A warranty is not much help if a tool breaks in the middle of job.


----------



## petermartinpage (8 mo ago)

dave54 said:


> A lot of manufacturers offer a replacement warranty.
> The key is ask how often they replace a broken tool. Most will say, "Oh yeah, we replace broken tools all the time. Several last week." Ask a Snap-On representative and he will say "mmm...I think I had to honor the warranty once about three years ago."
> A warranty is not much help if a tool breaks in the middle of job.

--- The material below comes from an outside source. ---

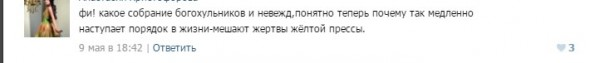 http://ic.pics.livejournal.com/aleksey_29/67411554/89719/89719_600.jpg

Yes the irony being I do not need to replace my Snap On torque wrench. If I did get a replacement Filzer, why would the numbers not quickly wear off again.


----------



## dundundata (May 15, 2009)

I just went full Park on wrenches. I have the Pro Bike which is a good little wrench, and an old 3/8 Husky that doesn't seem to click anymore when it's supposed to so decided to upgrade the lot since I'll be working on carbon bikes and full suspension frames.

ATD-1.2 small adjustable 4-6mm
TW-5.2 and TW-6.2 for everything else


----------



## Jack-Frost (May 8, 2019)

I can recommend Hazet torque wrench 2,5-25Nm with 0,25 steps.
Markings are laser engraved onto the metal parts.

Was really happy assembling my bike from scratch with this tool. Quality very good as expected from Hazet, price on Amazon was also competitive. With factory calibration certificate.


----------



## rain164845 (Jul 6, 2008)

Stregone said:


> Harbor freight torque wrenches are actually quite good. I've heard from many people that work in places that actually send their stuff out to be calibrated, and also people who work for companies that do the calibrating. They have all said harbor freight torque wrenches are at least as good if not better than name brand ones.


This is not true according to my home workshop experience. I had one go out of calibration, and just recently I had the replacement inch lbs one go out after torquing a fork foot nut, a magura composite lever on a carbon bar. The wrench stopped flexing in the tightening direction which could have become very expensive given the things I was working on. I threw it away and ordered a wera a5 which is a much nicer wrench with more perceptible clicks and a much more precise dial. The harbor freight wrenches are false economy.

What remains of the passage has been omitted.